Si je ne me trompe, Empédocle ne représente pas un type nouveau de personnalité, mais un type très ancien, le chaman, qui détient toute ensemble les fonctions indifférenciées de magicien et de naturaliste, de poète et de philosophe, de prédicateur, de guérisseur et de conseiller public. Après lui, ces fonctions se séparent ; les philosophes désormais ne sont ni poètes ni magiciens ; d’ailleurs, un tel homme était déjà un anachronisme au Ve siècle. Mais des êtres comme Epiménide et Pythagore ont très bien pu exercer toutes les fonctions que j’ai nommées.
Il y a toutefois un autre et plus grand chaman grec qui, sans aucun doute, tira des conséquences théoriques et, sans aucun doute aussi, croyait à la réincarnation : je veux dire Pythagore.
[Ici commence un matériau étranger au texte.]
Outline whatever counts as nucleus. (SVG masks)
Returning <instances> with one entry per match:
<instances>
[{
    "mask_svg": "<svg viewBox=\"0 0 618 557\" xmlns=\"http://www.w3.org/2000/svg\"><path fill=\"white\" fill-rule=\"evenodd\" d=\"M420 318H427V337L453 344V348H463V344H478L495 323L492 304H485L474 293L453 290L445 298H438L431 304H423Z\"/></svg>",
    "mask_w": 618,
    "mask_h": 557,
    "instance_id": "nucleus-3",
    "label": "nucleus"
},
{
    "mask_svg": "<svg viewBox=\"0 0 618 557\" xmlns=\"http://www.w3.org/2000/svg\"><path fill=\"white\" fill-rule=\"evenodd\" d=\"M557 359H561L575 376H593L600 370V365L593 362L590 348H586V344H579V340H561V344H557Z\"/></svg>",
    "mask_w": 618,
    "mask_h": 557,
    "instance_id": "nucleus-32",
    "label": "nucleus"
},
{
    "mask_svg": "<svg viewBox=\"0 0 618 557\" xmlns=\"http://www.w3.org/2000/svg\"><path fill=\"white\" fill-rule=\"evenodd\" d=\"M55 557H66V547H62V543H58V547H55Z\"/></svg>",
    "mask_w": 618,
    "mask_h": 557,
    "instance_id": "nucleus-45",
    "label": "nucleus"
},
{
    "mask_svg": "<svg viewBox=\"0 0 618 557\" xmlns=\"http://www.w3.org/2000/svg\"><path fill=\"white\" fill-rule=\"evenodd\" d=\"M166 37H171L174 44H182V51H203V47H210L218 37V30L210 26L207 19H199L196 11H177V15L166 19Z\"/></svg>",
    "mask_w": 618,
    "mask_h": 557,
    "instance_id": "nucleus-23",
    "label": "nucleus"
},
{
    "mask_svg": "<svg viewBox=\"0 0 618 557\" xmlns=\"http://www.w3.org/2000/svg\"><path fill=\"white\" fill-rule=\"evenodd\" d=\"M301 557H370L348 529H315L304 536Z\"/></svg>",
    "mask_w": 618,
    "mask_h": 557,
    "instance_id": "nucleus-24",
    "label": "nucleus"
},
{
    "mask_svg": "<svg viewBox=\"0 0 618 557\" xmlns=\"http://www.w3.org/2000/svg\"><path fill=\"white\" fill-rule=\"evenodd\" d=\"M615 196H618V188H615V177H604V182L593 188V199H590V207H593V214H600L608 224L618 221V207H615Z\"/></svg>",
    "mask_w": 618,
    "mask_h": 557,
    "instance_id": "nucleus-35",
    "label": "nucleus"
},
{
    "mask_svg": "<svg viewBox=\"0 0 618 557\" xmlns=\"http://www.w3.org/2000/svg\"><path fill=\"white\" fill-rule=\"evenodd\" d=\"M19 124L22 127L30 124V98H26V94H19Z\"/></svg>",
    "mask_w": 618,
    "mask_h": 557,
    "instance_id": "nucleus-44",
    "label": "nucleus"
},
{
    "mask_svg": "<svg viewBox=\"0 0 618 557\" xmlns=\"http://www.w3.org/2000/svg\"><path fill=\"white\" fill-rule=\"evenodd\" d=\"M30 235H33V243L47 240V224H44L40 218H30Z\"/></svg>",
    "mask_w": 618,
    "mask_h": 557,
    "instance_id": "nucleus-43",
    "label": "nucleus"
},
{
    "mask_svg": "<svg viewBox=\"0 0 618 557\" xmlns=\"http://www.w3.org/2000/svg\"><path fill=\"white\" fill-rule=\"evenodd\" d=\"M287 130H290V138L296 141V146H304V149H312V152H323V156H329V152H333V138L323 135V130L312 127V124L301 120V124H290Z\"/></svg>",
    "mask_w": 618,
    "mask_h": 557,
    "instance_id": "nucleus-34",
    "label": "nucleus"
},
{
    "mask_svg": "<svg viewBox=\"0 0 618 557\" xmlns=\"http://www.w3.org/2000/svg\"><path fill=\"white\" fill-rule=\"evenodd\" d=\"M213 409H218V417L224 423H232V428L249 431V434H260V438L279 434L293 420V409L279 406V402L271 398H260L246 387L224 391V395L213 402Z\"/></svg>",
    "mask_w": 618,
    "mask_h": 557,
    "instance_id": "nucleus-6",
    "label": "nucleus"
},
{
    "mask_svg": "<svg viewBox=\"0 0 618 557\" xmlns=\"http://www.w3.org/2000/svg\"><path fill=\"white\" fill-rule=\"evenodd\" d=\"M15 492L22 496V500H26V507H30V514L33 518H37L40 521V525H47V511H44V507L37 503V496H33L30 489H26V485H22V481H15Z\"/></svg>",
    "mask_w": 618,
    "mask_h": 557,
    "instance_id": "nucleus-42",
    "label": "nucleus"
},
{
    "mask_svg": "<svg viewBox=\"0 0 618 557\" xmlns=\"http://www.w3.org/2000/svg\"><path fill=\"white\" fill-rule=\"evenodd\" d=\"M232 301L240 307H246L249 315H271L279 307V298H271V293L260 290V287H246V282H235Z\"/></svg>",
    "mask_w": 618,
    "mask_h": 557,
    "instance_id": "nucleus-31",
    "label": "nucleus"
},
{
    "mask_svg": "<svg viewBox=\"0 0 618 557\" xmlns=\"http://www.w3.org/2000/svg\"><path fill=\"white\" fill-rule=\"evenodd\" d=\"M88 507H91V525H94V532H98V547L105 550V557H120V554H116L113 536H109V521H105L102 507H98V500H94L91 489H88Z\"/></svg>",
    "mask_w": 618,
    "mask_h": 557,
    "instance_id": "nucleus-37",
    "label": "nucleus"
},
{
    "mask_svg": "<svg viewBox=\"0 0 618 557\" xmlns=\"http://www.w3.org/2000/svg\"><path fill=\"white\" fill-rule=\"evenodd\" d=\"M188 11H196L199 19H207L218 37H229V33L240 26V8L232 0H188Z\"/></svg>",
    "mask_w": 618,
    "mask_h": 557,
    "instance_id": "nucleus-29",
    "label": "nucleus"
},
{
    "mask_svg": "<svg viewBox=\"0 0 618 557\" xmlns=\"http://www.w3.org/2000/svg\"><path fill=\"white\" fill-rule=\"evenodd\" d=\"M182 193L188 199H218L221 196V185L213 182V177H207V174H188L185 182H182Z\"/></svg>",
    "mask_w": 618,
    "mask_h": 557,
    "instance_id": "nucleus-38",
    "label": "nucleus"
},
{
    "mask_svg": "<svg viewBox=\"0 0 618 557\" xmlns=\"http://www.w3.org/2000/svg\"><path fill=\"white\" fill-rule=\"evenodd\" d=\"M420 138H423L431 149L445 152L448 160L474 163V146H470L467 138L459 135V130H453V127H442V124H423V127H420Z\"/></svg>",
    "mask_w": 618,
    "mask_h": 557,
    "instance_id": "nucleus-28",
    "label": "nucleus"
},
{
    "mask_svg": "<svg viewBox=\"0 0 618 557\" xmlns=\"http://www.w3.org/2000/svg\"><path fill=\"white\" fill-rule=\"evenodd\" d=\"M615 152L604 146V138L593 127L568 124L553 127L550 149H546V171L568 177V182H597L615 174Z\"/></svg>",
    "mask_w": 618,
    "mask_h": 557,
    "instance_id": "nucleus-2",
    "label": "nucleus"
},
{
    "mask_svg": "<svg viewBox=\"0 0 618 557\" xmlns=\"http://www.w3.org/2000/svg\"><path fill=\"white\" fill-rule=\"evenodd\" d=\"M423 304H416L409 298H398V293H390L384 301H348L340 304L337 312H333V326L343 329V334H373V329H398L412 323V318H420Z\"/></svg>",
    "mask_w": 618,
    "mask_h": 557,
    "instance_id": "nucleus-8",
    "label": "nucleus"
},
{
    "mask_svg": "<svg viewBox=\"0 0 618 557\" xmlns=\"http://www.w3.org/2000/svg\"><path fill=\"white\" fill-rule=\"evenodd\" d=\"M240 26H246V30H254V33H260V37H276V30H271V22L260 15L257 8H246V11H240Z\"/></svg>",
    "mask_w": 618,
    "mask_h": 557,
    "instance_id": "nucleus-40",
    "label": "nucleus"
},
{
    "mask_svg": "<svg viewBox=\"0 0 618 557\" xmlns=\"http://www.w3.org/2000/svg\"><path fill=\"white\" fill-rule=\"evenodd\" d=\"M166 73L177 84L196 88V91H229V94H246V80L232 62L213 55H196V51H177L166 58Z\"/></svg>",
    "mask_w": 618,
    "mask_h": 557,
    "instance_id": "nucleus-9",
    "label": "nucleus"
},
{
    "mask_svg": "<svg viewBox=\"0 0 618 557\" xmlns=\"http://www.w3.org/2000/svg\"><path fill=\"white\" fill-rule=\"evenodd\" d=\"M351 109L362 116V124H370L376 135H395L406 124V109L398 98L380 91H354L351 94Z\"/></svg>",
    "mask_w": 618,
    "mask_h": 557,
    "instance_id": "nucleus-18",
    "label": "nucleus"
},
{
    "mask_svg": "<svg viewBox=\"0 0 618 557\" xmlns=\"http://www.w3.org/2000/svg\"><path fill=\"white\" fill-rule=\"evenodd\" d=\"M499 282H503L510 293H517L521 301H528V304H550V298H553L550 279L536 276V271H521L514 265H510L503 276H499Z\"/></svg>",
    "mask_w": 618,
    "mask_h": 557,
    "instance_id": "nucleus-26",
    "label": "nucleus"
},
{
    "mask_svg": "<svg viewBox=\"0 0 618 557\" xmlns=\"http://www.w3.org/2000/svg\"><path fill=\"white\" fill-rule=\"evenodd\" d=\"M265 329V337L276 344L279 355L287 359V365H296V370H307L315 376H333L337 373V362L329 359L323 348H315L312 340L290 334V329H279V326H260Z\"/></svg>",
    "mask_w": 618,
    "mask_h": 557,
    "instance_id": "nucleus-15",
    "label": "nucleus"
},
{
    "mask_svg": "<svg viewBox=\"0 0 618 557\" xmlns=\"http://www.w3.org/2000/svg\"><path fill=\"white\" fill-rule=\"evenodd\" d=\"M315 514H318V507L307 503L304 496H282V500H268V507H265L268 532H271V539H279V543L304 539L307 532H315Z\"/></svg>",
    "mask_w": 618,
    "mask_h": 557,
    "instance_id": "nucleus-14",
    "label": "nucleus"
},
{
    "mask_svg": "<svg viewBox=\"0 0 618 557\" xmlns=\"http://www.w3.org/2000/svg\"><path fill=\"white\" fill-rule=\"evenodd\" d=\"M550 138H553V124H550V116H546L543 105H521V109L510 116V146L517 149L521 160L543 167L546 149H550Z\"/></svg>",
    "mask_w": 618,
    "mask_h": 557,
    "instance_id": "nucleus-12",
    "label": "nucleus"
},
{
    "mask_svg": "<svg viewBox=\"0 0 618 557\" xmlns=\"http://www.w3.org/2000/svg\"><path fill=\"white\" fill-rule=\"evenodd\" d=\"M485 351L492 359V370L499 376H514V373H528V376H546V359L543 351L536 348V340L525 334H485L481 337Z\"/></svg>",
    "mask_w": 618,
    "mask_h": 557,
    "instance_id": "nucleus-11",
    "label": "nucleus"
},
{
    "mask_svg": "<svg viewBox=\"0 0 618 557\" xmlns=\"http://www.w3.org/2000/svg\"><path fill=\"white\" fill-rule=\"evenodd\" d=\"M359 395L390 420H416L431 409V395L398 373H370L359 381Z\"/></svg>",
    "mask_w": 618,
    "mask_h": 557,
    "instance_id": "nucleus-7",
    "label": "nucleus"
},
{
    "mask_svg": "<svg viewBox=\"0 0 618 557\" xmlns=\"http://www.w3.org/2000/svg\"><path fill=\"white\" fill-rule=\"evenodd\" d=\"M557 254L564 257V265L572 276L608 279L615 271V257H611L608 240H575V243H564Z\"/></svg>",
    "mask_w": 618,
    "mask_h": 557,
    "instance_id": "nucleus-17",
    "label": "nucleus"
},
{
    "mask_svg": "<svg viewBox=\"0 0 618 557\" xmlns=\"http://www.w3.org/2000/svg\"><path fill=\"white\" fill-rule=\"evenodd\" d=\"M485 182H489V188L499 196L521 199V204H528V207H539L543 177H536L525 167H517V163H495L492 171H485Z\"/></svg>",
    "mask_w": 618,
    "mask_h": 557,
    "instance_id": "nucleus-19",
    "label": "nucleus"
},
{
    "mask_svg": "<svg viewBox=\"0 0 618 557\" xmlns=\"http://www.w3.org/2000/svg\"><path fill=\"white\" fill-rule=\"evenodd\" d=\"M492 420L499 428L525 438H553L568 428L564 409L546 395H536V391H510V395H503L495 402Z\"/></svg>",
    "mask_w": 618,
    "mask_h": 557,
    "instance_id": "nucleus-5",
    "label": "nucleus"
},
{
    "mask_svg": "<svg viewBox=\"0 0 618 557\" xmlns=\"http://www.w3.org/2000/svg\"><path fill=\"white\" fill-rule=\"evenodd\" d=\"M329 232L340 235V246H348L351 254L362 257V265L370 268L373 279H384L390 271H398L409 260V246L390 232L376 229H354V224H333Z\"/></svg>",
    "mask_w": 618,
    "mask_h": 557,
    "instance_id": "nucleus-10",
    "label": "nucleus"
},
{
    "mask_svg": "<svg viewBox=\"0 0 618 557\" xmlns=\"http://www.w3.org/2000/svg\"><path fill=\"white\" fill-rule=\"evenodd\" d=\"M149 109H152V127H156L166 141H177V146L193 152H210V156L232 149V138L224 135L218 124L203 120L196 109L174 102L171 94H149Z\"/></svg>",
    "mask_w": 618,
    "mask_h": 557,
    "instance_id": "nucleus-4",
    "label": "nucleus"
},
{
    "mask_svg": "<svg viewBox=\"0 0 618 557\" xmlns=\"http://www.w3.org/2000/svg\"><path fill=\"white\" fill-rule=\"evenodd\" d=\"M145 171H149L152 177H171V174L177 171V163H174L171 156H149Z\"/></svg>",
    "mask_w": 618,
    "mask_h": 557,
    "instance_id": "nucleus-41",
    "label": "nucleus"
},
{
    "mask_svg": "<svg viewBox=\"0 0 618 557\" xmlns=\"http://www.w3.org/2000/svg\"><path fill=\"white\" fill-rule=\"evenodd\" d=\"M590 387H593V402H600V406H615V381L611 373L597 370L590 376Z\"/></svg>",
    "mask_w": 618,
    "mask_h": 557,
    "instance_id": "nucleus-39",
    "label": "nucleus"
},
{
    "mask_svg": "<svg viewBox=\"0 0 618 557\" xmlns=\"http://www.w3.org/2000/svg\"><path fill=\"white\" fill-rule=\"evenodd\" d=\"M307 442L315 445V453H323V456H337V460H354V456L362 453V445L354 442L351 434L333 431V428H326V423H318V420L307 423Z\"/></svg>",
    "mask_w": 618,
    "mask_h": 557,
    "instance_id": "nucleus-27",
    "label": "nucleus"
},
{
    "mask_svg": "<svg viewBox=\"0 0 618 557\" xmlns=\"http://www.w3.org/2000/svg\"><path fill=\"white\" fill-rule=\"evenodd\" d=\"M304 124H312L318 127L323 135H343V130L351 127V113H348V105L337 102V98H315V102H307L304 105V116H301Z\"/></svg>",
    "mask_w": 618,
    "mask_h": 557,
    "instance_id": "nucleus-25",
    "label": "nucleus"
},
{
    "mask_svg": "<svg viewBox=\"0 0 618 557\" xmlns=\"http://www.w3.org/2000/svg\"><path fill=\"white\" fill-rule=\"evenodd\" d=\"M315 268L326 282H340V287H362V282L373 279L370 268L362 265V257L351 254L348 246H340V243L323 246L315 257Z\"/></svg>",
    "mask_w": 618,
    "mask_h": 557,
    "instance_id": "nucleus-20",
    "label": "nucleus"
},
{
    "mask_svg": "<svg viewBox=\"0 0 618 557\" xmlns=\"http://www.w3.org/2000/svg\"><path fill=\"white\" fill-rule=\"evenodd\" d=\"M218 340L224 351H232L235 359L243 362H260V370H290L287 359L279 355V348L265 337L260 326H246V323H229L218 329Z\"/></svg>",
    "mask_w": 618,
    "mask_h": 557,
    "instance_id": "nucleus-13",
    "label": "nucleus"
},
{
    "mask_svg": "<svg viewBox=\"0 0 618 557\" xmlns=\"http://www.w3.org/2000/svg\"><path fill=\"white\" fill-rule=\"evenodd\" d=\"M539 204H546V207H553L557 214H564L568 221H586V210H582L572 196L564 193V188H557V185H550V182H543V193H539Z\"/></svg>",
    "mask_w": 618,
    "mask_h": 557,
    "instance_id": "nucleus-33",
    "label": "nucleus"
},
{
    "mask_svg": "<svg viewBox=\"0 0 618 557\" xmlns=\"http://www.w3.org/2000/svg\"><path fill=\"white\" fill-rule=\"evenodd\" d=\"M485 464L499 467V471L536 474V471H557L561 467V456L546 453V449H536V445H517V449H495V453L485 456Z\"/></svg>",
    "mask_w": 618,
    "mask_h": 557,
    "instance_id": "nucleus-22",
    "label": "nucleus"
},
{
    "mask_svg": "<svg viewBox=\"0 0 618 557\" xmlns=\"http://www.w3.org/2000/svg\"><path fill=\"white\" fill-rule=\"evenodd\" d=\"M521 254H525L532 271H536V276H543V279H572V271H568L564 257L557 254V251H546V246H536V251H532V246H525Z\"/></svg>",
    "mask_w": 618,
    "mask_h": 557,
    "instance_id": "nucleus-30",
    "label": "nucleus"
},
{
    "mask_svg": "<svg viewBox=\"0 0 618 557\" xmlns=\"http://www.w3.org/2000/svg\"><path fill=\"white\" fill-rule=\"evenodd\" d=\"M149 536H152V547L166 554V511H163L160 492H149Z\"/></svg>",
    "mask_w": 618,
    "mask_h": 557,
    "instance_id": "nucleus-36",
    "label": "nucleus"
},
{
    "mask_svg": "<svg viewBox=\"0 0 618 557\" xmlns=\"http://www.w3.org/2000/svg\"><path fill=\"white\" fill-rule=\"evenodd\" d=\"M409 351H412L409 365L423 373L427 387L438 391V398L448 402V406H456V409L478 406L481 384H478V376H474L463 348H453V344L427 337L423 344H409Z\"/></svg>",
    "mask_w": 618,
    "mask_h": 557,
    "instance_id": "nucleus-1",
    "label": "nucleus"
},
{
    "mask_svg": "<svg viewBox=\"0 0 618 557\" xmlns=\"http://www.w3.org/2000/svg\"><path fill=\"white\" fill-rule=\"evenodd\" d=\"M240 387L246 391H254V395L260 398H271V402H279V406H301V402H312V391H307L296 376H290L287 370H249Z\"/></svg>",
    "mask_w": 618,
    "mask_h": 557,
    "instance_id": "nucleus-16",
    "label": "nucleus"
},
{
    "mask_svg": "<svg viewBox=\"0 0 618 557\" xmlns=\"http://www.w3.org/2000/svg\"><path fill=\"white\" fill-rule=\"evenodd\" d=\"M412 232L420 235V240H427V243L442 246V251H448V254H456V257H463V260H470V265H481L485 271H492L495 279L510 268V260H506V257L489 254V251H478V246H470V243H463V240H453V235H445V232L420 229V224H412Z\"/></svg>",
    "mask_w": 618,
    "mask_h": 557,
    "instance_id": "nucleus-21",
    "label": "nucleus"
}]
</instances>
À notre connaissance toutefois, le premier écrivain à parler d’extase poétique est Démocrite, qui soutient que les meilleurs poèmes sont composés « avec inspiration et un souffle saint », et nie qu’un homme puisse être un grand poète « sine furore ».
Je conclus que la démence prophétique est au moins aussi ancienne en Grèce que la religion d’Apollon.
Vers 432 av. J.-C. […], le refus de croire au surnaturel et à l’enseignement de l’astronomie devinrent des délits.
Héraclite eu la témérité d’attaquer une chose qui demeure encore jusqu’à ce jour un des traits saillant de la religion populaire grecque, le culte des images ; un tel culte, dit-il, revenait à s’adresser à la maison d’un homme au lieu de parler au propriétaire.
L’animal que vous tuez pour le manger est peut-être l’habitation d’un soi, d’une âme humaine. C’est ainsi que l’explique Empédocle. Mais il n’est pas tout à fait logique avec lui-même, car il devrait avoir autant horreur de manger des légumes, puisqu’il croyait que son propre soi occulte avait une fois séjourné dans un buisson. Sous cette rationalisation imparfaite, il y a, je crois, quelque chose de plus ancien – l’antique horreur du sang versé.
Ce qui demeure certain, c’est que ces croyances [en la réincarnation] incitaient à une répugnance pour le corps et un dégoût pour la vie des sens, qui sont entièrement nouveaux en Grèce. Je présume que toute « civilisation de culpabilité » présente un sol favorable au puritanisme, puisqu’elle crée un besoin inconscient d’autopunition que le puritanisme peut satisfaire.
Nous avons vu [...] comment le contact avec les croyances et les pratiques chamanique pouvait, à un peuple réfléchi comme les Grecs, suggérer les éléments d’une telle psychologie [puritaine] : la notion de l’excursion psychique pendant le sommeil ou pendant la transe pouvait renforcer l’antithèse âme-corps ; la « retraite » chamanique pouvait servir de modèle à une askêsis systématique, une formation consciente des puissances psychiques par l’abstinence, et par des exercices spirituels ; les récits de chamans qui disparaissent et reparaissent pouvaient encourager la croyance en un soi indestructible, magique ou démonique ; et le transfert des pouvoirs ou de l’esprit des chamans mort aux vivants pouvait se généraliser en une ligne de doctrines de la réincarnation.
Nous savons en tout cas que Pythagore fonda une espèce d’ordre religieux, une communauté d’hommes et de femmes dont la règle était déterminée par l’attente de vies futures.